━━━━━ Available data

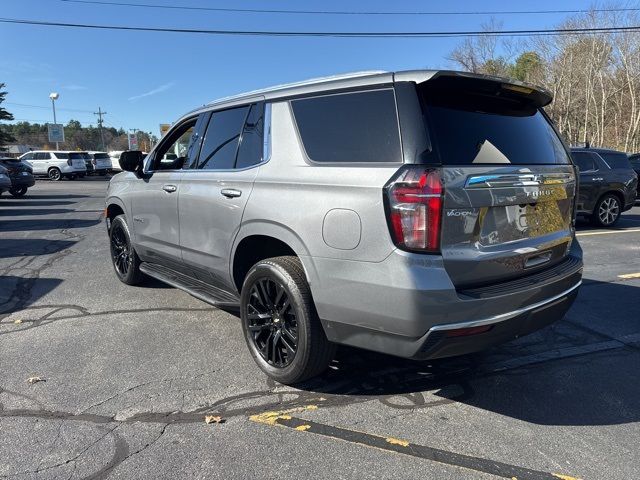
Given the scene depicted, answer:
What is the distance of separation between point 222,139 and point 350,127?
1.54 metres

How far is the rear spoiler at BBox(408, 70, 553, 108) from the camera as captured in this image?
2.80 metres

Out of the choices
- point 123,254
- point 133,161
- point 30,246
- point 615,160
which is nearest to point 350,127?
point 133,161

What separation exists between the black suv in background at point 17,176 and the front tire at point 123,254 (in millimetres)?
15673

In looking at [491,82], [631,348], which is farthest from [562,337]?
[491,82]

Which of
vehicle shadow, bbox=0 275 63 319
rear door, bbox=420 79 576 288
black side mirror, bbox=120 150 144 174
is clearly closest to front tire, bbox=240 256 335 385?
rear door, bbox=420 79 576 288

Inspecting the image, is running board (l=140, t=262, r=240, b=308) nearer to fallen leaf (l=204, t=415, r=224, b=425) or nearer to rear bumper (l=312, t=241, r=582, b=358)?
fallen leaf (l=204, t=415, r=224, b=425)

━━━━━━━━━━

§ **What the task asks**
Give all the entries again exactly, dropping each picture.

§ **The response**
Given the scene depicted, answer:
What is the distance of separation between point 222,139 and point 350,127?
1.54 metres

How far is the rear spoiler at BBox(408, 70, 553, 108) from the camera as captured in this image?
2.80 metres

Out of the choices
- point 123,254
- point 133,161
- point 30,246
- point 615,160
which is nearest to point 350,127?
point 133,161

What separation exists between the black suv in background at point 17,176 and the front tire at point 123,254 (in millimetres)?
15673

In looking at [491,82], [631,348], which is farthest from [562,337]?
[491,82]

Which of
vehicle shadow, bbox=0 275 63 319
rear door, bbox=420 79 576 288
black side mirror, bbox=120 150 144 174
is clearly closest to front tire, bbox=240 256 335 385?
rear door, bbox=420 79 576 288

Inspecting the image, is running board (l=140, t=262, r=240, b=308) nearer to fallen leaf (l=204, t=415, r=224, b=425) or nearer to rear bumper (l=312, t=241, r=582, b=358)?
fallen leaf (l=204, t=415, r=224, b=425)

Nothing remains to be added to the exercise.